Forest mustard: A culinary journey from ancient origins to your refrigerator
Mustard, primarily made from mustard seeds, belongs to a few cold sauces that have garnered considerable recognition. The mustard seed plant, first cultivated almost 2000 years BC in the Indus Valley, was originally used by Chinese cooks, who ground the seeds into a paste to serve before meals as an appetite stimulator.
2:22 PM EST, February 17, 2024
It was the ancient Romans who then mixed ground mustard seeds with unfermented grape juice, establishing the origins of mustard. Over time, the ingredient list expanded. "De re coquinaria," a cookbook penned around the turn of the 4th and 5th century, included a sauce recipe containing ground mustard, pepper, caraway, lovage, thyme, onion, honey, vinegar, and fish sauce.
The 10th century marked mustard's introduction to France, with monks from the Parisian monastery of Saint-Germain-des-Prés pioneering its production. Eventually, Dijon became the mustard capital.
Today, mustard is cherished worldwide, often serving as a condiment for cold and hot meats. It's also a popular ingredient in sauces, vinaigrettes, and marinades. In countries like Belgium and the Netherlands, mustard soup is a crowd favourite. While various mustard types are readily available in stores, you can prepare them easily at home, particularly in the forest variant.
Nutritional values of mustard
The essence of mustard, defining its taste and aroma, is derived from its seeds. To create a forest sauce, it's advisable to use seeds from the cruciferous white mustard plant, a lesser-known family member of cabbage, cauliflower, or kohlrabi.

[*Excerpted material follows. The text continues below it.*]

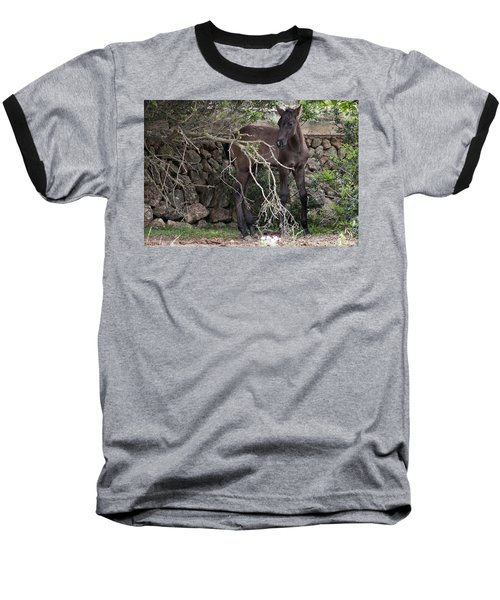 sweet heart - A tender foal wait his beloved mother  Baseball T-Shirt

Despite their small size, these seeds pack an impressive nutritional punch. White mustard aids digestive system regulation by significantly boosting saliva production essential for digestion. The seeds are also rich in iron, magnesium, and selenium, contributing to the immune system's functionality. In addition to their antifungal properties, they alleviate muscle spasms, treat joint pain, support heart health, and even counteract bad breath.
Furthermore, white mustard supports metabolism, assisting in protein synthesis and fat and carbohydrate processing. It effectively detoxifies the body and strengthens bones and teeth.
How to prepare forest mustard
A valuable ingredient of forest mustard is pine oil. Though sometimes available at health food stores, it can easily be prepared at home. The ideal timing would be late spring, during May or early June, when young pine shoots are still laden with scales and resin.
Begin by placing a handful of the fresh shoots into a jar; add oil, preferably rapeseed or sunflower, ensuring the buds are fully immersed – about half a litre should suffice. After securely closing the jar, leave it in a warm, sunny location, gently shaking its contents occasionally. After approximately a month, the oil should assume a distinctive forest taste and aroma.
You'll need 12 tablespoons of white mustard seeds to prepare your mustard. Place these in a jar, cover them with boiled water, and let them sit overnight. The next day, drain the seeds and grind them in a mortar until the desired consistency is achieved. Continue crushing as you add 2 tablespoons of wine vinegar and 2 tablespoons of honey, preferably heather honey. Season with salt and pepper and enrich with your choice of herbs, such as marjoram. Gradually combine with the pine oil. Transition to a blender for the final mixing stage, if wished.
Transfer the resultant mustard into a jar and refrigerate for a few hours, allowing the flavours to integrate fully.